◆ EXCERPT ◆
--

PARIS — L’Oréal has fortified its solidarity program in France in the midst of the coronavirus pandemic.
The world’s largest beauty company said it will keep its full employee count in France, put no one on partial unemployment or defer charges, plus maintain its medical equipment orders.
“In this extraordinarily difficult period, we consider it our duty as a responsible employer and as a French citizen company to do everything to guarantee the health and financial serenity of our employees without weighing on public accounts, so that the state can prioritize helping those companies that are most in need,” Jean-Paul Agon, chairman and chief executive officer of L’Oréal, said in a statement on Monday.
“We are also happy to make available all the means that our group has, in France as in China, to support the authorities in the supply of medical equipment that can save lives,” he added.
Specifically, L’Oréal said that in France it will maintain all of the group’s jobs and won’t resort to partial unemployment through the end of June despite the partial or entire stoppage of activity of several categories of personnel in numerous domains, such as sales forces and in-store animation, and drops in orders that impacts factories and shipping centers.
The group has also committed, since the period of confinement in France began on March 17, to paying 100 percent of all its employees in France on fixed compensation. That counts 13,400 people, including more than 3,000 who are currently without an active role to fill.
L’Oréal is also committed to not carrying over any social or tax charges during this period.
L’Oréal said it has mobilized and made available to French authorities its operational infrastructures in France and in China to order medical supplies in large quantities, including several hundred respirators and tens of millions of masks, which will be routed to France according to the French government’s instructions.
On March 18, L’Oréal made public its solidarity plan in view of the COVID-19 crisis. It involves distributing vast quantities of hand sanitizer; helping suppliers of small and medium-sized companies, which are facing the economic fallout from the COVID-19 pandemic, and supporting organizations that aid the disadvantaged.
L’Oréal, which in 2019 registered sales of 29.87 billion euros, has 88,000 employees worldwide.

--

◆ WORK ORDER ◆
Reproduce word for word the passage of the L'Oréal article starting at "The group has" and ending at "during this period.".

--

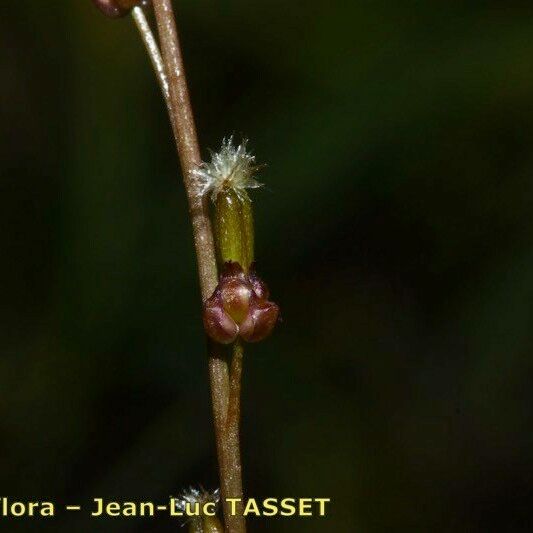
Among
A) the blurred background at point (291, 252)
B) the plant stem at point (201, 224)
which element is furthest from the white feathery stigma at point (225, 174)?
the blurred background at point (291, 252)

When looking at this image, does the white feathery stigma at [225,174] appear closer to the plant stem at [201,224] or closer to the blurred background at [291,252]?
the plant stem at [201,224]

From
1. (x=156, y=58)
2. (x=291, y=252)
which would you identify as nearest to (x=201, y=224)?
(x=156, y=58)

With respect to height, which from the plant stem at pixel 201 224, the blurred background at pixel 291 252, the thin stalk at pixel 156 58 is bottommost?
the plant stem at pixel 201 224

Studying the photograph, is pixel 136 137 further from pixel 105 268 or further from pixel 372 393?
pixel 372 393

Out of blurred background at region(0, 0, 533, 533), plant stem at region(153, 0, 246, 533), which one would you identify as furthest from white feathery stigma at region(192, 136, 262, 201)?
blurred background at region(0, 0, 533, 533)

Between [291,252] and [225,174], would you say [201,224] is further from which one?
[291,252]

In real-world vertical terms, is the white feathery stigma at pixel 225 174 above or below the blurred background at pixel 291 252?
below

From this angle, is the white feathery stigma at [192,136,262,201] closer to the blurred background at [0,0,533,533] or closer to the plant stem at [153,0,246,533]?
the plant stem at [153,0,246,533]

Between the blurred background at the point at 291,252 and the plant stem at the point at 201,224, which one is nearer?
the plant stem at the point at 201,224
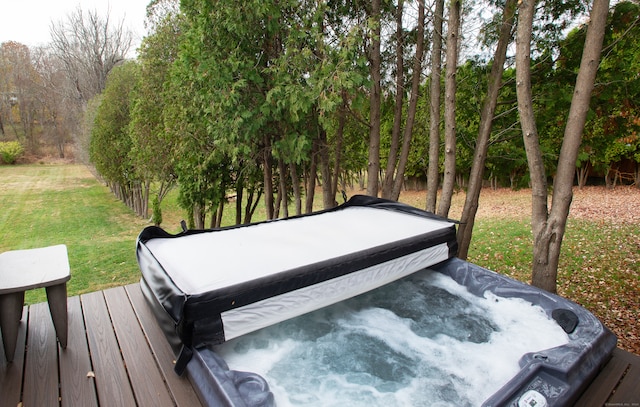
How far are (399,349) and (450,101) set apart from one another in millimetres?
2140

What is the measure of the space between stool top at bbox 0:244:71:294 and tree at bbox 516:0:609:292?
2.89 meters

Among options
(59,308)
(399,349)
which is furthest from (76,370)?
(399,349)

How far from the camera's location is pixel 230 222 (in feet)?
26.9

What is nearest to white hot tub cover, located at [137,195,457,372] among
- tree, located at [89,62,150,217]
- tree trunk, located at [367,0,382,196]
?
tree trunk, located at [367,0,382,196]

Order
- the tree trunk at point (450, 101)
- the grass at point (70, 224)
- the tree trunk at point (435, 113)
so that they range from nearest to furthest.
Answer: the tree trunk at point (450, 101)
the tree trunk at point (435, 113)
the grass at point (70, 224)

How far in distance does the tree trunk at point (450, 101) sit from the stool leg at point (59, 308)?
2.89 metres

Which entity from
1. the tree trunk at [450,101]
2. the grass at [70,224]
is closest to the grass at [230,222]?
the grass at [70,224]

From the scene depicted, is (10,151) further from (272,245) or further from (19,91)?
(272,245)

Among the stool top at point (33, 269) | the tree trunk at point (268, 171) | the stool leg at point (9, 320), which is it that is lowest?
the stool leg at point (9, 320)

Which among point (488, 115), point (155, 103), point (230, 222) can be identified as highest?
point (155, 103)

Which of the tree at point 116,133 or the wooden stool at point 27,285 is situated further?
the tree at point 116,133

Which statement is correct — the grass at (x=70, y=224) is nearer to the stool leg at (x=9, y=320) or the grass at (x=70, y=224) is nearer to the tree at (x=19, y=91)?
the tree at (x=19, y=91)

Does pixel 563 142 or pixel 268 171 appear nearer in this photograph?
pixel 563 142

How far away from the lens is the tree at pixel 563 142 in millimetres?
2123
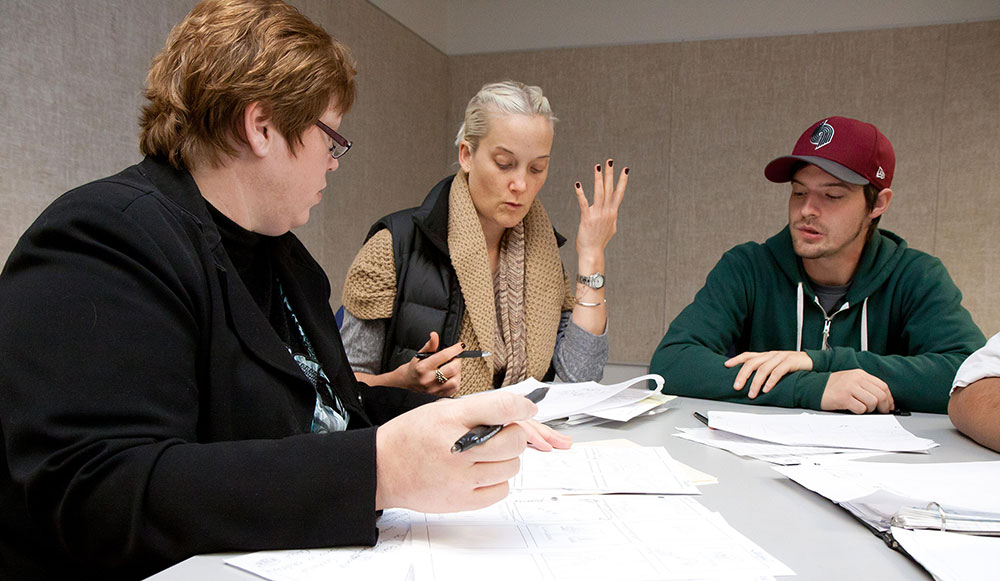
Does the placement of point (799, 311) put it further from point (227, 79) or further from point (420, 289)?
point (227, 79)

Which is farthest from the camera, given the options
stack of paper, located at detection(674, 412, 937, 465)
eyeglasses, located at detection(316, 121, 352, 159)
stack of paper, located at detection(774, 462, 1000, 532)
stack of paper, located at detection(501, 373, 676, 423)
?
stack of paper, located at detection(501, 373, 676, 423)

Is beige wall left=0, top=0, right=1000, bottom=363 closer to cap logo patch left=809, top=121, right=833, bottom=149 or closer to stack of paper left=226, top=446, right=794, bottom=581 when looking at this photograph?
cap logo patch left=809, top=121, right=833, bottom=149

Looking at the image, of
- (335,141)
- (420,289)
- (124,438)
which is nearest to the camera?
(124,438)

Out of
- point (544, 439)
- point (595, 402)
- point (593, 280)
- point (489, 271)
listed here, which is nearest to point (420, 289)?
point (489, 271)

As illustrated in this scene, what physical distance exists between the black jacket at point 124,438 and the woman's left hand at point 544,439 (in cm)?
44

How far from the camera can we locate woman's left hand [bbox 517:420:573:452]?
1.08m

--

◆ TASK OUTPUT ◆
The group has also committed, since the period of confinement in France began on March 17, to paying 100 percent of all its employees in France on fixed compensation. That counts 13,400 people, including more than 3,000 who are currently without an active role to fill.
L’Oréal is also committed to not carrying over any social or tax charges during this period.